As you can see, the largest number of failures don't have a status code assigned at all. This means there was a failure sometime before we were able to get a status code response from the target server. This could mean we failed to look up the server address, there was a network failure somewhere between the monitoring server and the target server, or there was a failure when attempting to open the connection with the server. If we take out this data point, you can see the status code data in more detail.
Looking at just the status code errors we see two broad range of issues. The first fall into the 400 range. 401 and 403 are permission errors, which means either the current user doesn't have permission to access that particular resource, or the web server doesn't have access to the underlying file or service. 404 is the common File Not Found error, which means that the resource may have been moved or deleted. If you see any of these errors on a site that was working fine, you may want to check to make sure something hasn't been changed.
Because this scenario is so common, we've created a tool to help you track down broken links on your site. You can periodically run our Vigil Broken Link Checker to look through your entire site for issues like these.
The second group of errors we see are in the 500 range. A 500 error is an Internal Server Error and is usually indicative of some failure or crash in an underlying component.

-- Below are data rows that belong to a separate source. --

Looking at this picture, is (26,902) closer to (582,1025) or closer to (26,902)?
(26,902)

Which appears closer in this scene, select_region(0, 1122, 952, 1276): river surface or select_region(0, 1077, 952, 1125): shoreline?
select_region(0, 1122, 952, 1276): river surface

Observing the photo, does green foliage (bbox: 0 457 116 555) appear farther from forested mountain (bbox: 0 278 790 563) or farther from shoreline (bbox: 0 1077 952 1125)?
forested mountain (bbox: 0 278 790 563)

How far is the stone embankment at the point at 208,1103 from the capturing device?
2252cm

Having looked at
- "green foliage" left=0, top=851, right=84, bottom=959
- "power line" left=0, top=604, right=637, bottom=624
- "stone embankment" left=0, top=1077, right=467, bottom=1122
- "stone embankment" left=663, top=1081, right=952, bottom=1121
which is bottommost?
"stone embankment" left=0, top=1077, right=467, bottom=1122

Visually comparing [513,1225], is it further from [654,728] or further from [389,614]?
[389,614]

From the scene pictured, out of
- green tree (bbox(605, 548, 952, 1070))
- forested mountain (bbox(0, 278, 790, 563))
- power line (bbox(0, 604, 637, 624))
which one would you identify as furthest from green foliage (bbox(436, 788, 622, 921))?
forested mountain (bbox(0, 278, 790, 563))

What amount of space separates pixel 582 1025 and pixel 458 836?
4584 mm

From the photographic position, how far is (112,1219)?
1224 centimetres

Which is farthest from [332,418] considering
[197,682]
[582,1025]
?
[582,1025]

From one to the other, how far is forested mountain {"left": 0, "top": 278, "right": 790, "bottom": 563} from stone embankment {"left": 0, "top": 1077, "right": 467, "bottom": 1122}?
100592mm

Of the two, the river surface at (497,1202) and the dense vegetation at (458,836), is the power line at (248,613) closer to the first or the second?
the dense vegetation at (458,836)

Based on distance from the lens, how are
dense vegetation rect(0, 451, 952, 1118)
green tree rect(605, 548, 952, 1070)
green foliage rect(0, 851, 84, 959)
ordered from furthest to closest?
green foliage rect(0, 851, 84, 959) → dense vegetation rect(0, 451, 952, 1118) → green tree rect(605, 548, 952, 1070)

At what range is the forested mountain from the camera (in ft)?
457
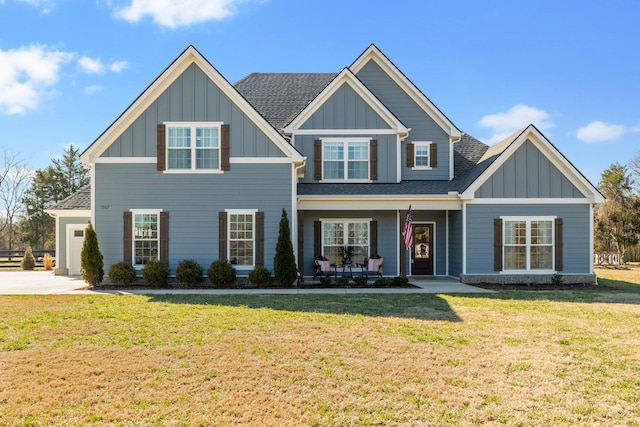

You will want to check your local log files to see what might be going on. This can also happen if a resource such as a database is not available.
A 503 or Bad Gateway error occurs when your site is sitting behind another service acting as an intermediary. This can be a proxy, or most often a loadbalancer that takes incoming requests and feeds them to a number of backend servers. a 503 error may indicate that there are no backend servers to fulfill a request, or that the gateway itself is overloaded. If you are using a large shared hosting provider, you can see an error like this at times.
Hopefully you found this information interesting. In a future installment we will look into more detail at that "other" category—all the failures that occur before we get a status code.